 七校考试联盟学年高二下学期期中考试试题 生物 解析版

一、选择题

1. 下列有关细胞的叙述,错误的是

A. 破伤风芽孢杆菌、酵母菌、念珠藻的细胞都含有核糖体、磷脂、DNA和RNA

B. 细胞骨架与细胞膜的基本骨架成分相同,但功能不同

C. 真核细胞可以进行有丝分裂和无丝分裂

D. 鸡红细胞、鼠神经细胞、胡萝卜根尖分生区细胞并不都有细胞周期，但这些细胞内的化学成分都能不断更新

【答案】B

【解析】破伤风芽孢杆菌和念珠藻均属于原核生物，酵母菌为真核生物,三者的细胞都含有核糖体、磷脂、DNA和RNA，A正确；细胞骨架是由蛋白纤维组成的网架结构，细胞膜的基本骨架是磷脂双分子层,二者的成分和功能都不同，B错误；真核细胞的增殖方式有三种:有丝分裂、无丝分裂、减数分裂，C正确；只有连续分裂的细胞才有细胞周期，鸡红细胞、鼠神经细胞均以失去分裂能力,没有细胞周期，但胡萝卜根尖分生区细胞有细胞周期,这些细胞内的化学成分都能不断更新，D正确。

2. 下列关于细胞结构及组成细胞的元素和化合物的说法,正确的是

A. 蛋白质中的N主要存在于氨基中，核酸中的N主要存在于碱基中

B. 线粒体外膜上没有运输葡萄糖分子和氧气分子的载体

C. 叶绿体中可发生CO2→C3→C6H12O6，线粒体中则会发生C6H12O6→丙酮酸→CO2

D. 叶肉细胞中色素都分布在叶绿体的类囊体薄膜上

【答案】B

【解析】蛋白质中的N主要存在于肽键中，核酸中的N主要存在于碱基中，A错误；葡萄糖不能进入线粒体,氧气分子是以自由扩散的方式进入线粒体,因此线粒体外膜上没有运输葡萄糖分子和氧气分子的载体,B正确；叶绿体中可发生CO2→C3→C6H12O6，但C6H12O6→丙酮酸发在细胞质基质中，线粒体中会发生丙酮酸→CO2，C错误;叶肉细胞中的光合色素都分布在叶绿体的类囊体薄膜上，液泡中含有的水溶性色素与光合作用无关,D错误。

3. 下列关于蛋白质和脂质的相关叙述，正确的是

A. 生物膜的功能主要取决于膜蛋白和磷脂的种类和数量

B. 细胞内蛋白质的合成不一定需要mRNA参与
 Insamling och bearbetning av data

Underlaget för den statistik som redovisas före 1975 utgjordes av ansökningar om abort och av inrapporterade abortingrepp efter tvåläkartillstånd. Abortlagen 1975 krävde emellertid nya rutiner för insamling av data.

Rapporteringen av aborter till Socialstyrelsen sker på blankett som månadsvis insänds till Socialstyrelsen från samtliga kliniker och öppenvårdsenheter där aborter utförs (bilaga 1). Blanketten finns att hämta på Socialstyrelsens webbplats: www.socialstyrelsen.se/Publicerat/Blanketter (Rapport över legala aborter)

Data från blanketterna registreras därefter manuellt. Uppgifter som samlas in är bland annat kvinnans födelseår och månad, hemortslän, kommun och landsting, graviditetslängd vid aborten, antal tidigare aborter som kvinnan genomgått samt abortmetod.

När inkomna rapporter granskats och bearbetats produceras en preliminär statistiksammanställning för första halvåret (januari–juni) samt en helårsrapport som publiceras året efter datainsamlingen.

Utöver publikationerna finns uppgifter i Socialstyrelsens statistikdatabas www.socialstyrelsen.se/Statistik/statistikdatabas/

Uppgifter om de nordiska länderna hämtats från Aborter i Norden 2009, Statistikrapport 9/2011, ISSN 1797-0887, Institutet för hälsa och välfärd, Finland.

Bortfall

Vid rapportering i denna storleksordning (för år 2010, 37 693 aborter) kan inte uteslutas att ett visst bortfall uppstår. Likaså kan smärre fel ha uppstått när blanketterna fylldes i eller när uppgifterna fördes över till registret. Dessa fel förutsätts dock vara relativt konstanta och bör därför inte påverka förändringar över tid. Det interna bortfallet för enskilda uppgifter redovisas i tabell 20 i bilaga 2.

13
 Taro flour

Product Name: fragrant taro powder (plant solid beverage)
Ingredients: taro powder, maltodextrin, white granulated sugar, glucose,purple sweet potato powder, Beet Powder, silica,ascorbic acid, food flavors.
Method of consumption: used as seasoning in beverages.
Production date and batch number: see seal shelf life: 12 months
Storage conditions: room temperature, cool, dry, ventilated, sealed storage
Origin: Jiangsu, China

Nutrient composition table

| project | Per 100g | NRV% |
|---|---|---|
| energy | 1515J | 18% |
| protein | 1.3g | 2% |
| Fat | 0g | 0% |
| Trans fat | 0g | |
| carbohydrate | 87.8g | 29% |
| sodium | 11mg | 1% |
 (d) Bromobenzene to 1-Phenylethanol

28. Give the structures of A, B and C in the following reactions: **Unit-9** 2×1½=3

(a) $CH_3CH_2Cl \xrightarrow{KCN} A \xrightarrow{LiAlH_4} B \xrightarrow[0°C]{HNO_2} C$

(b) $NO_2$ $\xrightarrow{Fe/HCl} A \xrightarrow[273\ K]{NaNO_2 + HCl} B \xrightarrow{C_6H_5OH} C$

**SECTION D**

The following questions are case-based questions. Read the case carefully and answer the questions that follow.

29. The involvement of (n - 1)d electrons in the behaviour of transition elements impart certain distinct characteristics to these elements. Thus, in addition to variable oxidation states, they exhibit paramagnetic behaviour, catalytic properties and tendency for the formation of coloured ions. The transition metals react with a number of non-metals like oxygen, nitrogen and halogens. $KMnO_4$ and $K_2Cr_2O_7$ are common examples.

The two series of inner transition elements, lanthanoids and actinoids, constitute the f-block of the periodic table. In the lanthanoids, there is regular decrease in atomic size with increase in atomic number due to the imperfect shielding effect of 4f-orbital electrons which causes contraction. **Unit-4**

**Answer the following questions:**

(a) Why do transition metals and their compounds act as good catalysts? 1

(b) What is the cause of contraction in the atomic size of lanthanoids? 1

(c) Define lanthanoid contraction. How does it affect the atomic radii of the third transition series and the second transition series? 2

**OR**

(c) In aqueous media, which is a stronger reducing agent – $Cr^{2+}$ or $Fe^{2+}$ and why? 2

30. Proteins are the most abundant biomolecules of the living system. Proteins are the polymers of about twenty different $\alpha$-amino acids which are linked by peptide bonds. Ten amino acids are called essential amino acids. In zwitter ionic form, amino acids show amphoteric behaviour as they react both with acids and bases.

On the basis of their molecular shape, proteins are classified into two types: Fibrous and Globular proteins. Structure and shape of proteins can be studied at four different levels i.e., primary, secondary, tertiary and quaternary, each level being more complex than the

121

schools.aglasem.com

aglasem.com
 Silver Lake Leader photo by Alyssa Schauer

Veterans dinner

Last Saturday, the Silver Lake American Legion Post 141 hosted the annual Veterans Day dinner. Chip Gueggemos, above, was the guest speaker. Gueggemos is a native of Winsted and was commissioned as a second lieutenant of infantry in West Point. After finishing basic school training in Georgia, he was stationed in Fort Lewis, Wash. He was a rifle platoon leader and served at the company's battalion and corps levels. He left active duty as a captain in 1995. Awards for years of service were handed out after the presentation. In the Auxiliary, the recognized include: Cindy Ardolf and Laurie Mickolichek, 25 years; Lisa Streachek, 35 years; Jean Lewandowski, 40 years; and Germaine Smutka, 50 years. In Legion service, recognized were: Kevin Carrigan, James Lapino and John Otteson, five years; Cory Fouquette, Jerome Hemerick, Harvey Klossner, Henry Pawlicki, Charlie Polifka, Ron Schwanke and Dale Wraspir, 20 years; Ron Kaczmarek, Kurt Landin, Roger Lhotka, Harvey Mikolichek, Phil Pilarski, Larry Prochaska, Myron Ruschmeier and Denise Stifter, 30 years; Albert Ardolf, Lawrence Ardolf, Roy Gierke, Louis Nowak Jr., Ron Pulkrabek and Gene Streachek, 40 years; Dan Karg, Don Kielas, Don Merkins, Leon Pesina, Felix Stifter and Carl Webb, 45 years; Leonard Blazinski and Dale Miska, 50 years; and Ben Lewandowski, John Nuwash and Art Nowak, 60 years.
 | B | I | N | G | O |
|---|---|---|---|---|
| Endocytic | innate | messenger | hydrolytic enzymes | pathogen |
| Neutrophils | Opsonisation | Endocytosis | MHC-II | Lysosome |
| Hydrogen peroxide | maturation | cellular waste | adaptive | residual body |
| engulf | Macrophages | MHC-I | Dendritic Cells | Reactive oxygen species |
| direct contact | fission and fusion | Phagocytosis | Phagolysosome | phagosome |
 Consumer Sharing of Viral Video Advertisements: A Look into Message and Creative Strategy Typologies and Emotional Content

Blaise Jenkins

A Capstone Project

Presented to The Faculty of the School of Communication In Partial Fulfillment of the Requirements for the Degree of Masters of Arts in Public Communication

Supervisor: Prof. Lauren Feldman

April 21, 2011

..........

Would you output, from the records above, exactly the run of lines that starts at the line containing "87.8g | 29% |" and ends at the line containing "30. Proteins are", and only that run?

| carbohydrate | 87.8g | 29% |
| sodium | 11mg | 1% |
 (d) Bromobenzene to 1-Phenylethanol

28. Give the structures of A, B and C in the following reactions: **Unit-9** 2×1½=3

(a) $CH_3CH_2Cl \xrightarrow{KCN} A \xrightarrow{LiAlH_4} B \xrightarrow[0°C]{HNO_2} C$

(b) $NO_2$ $\xrightarrow{Fe/HCl} A \xrightarrow[273\ K]{NaNO_2 + HCl} B \xrightarrow{C_6H_5OH} C$

**SECTION D**

The following questions are case-based questions. Read the case carefully and answer the questions that follow.

29. The involvement of (n - 1)d electrons in the behaviour of transition elements impart certain distinct characteristics to these elements. Thus, in addition to variable oxidation states, they exhibit paramagnetic behaviour, catalytic properties and tendency for the formation of coloured ions. The transition metals react with a number of non-metals like oxygen, nitrogen and halogens. $KMnO_4$ and $K_2Cr_2O_7$ are common examples.

The two series of inner transition elements, lanthanoids and actinoids, constitute the f-block of the periodic table. In the lanthanoids, there is regular decrease in atomic size with increase in atomic number due to the imperfect shielding effect of 4f-orbital electrons which causes contraction. **Unit-4**

**Answer the following questions:**

(a) Why do transition metals and their compounds act as good catalysts? 1

(b) What is the cause of contraction in the atomic size of lanthanoids? 1

(c) Define lanthanoid contraction. How does it affect the atomic radii of the third transition series and the second transition series? 2

**OR**

(c) In aqueous media, which is a stronger reducing agent – $Cr^{2+}$ or $Fe^{2+}$ and why? 2

30. Proteins are the most abundant biomolecules of the living system. Proteins are the polymers of about twenty different $\alpha$-amino acids which are linked by peptide bonds. Ten amino acids are called essential amino acids. In zwitter ionic form, amino acids show amphoteric behaviour as they react both with acids and bases.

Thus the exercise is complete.